%%
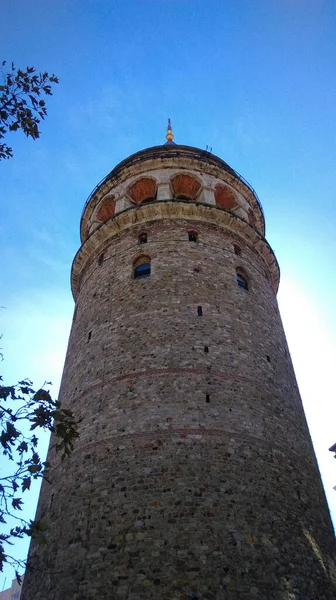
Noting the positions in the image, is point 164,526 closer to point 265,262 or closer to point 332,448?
point 332,448

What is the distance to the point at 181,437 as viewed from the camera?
1070 cm

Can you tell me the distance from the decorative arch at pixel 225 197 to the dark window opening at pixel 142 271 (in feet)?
19.1

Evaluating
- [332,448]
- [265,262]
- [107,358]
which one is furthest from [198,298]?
[332,448]

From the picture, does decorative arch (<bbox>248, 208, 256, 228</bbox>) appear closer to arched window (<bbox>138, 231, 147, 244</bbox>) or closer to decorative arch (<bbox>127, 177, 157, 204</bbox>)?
decorative arch (<bbox>127, 177, 157, 204</bbox>)

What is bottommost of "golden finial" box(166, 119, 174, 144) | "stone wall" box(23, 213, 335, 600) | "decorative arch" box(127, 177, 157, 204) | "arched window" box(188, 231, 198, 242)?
"stone wall" box(23, 213, 335, 600)

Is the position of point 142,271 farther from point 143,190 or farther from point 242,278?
point 143,190

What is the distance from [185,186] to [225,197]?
5.88 ft

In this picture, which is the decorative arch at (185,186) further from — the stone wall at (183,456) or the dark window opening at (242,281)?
the dark window opening at (242,281)

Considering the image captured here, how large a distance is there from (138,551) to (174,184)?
14.2 meters

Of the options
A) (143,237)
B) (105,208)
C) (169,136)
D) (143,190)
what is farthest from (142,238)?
(169,136)

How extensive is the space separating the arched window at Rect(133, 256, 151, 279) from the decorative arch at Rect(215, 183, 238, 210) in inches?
221

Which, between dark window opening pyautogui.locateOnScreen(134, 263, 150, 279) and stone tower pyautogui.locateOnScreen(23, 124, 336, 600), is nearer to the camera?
stone tower pyautogui.locateOnScreen(23, 124, 336, 600)

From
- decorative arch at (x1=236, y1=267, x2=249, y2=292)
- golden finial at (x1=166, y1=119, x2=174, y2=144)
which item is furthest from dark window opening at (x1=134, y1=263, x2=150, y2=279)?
golden finial at (x1=166, y1=119, x2=174, y2=144)

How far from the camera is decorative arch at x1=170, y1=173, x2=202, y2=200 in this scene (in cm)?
1928
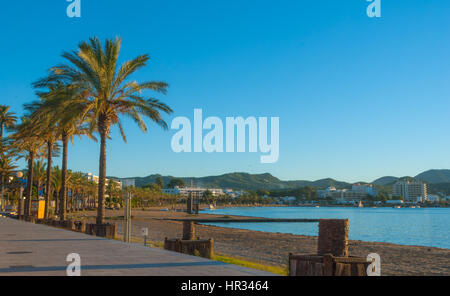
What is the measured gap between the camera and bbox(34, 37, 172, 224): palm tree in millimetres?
19047

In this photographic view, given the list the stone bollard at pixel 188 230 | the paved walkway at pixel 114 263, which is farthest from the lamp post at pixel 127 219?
the stone bollard at pixel 188 230

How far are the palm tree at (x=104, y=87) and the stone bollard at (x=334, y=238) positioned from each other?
1338 centimetres

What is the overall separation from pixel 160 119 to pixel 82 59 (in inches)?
181

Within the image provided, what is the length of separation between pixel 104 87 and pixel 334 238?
1455 cm

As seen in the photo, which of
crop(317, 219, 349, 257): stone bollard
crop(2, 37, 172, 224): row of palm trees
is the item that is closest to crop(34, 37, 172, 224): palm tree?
crop(2, 37, 172, 224): row of palm trees

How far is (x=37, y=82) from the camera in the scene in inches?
838

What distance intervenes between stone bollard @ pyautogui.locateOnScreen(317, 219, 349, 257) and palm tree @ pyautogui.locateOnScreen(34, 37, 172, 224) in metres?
13.4

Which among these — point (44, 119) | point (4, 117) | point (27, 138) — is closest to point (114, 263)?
point (44, 119)

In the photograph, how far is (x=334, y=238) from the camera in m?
7.56

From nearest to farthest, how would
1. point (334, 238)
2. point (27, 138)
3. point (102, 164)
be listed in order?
point (334, 238) < point (102, 164) < point (27, 138)

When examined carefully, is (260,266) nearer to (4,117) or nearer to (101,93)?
(101,93)

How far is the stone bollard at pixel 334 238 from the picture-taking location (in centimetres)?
750

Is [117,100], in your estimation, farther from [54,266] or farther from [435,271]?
[435,271]
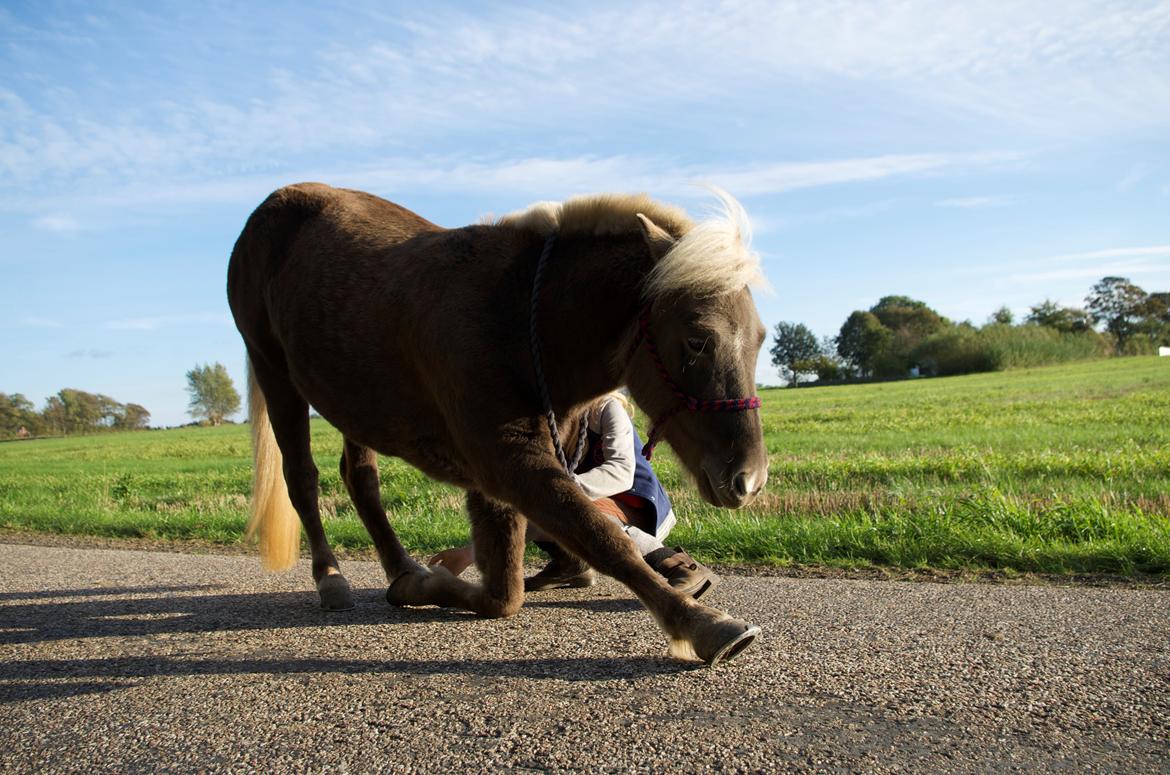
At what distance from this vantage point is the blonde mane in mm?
3307

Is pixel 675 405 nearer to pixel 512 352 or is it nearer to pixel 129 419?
pixel 512 352

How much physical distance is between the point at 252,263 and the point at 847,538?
4.30m

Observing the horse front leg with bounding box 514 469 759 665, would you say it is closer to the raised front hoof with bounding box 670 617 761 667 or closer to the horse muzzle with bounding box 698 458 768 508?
the raised front hoof with bounding box 670 617 761 667

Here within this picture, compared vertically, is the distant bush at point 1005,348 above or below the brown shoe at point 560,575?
above

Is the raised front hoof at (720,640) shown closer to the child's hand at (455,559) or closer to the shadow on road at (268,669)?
the shadow on road at (268,669)

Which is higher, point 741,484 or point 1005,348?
point 1005,348

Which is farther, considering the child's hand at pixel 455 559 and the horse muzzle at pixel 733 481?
the child's hand at pixel 455 559

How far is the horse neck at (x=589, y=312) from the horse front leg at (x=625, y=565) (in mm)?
509

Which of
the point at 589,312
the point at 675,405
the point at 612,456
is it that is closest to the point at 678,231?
the point at 589,312

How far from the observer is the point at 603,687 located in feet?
10.2

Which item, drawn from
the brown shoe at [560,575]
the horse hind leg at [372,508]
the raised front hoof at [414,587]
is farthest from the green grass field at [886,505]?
the horse hind leg at [372,508]

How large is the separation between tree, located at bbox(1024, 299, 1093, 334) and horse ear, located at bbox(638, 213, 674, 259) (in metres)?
%%
▶ **EXERCISE AIM**
Copy the material word for word, starting at the line that contains "Is pixel 675" and ending with the last line of the material, both included.

▶ **RESULT OF THE EXERCISE**
Is pixel 675 405 nearer to pixel 512 352 or is it nearer to pixel 129 419?
pixel 512 352

How much physical distance is between the point at 252,263 and the point at 847,538?
4.30m

Observing the horse front leg with bounding box 514 469 759 665, would you say it is closer to the raised front hoof with bounding box 670 617 761 667 or closer to the horse muzzle with bounding box 698 458 768 508?
the raised front hoof with bounding box 670 617 761 667

Here within this picture, compared vertically, is the distant bush at point 1005,348 above or below the brown shoe at point 560,575?
above

Is the raised front hoof at (720,640) shown closer to the child's hand at (455,559) or closer to the shadow on road at (268,669)?
the shadow on road at (268,669)

Which is higher, point 741,484 or point 1005,348?
point 1005,348

Which is farther, considering the child's hand at pixel 455 559 and the horse muzzle at pixel 733 481?
the child's hand at pixel 455 559

How far is the horse neck at (x=589, y=312) from the horse front leg at (x=625, y=565) (in mm)?
509

Which of
the point at 589,312
the point at 675,405
the point at 612,456
is it that is closest to the point at 678,231?
the point at 589,312

How far from the observer is the point at 603,687 located in feet?
10.2

Which item, drawn from
the brown shoe at [560,575]
the horse hind leg at [372,508]
the raised front hoof at [414,587]
is farthest from the green grass field at [886,505]?
the horse hind leg at [372,508]

How large is the separation between tree, located at bbox(1024, 299, 1093, 334) and horse ear, located at bbox(638, 213, 674, 259) (in metres)?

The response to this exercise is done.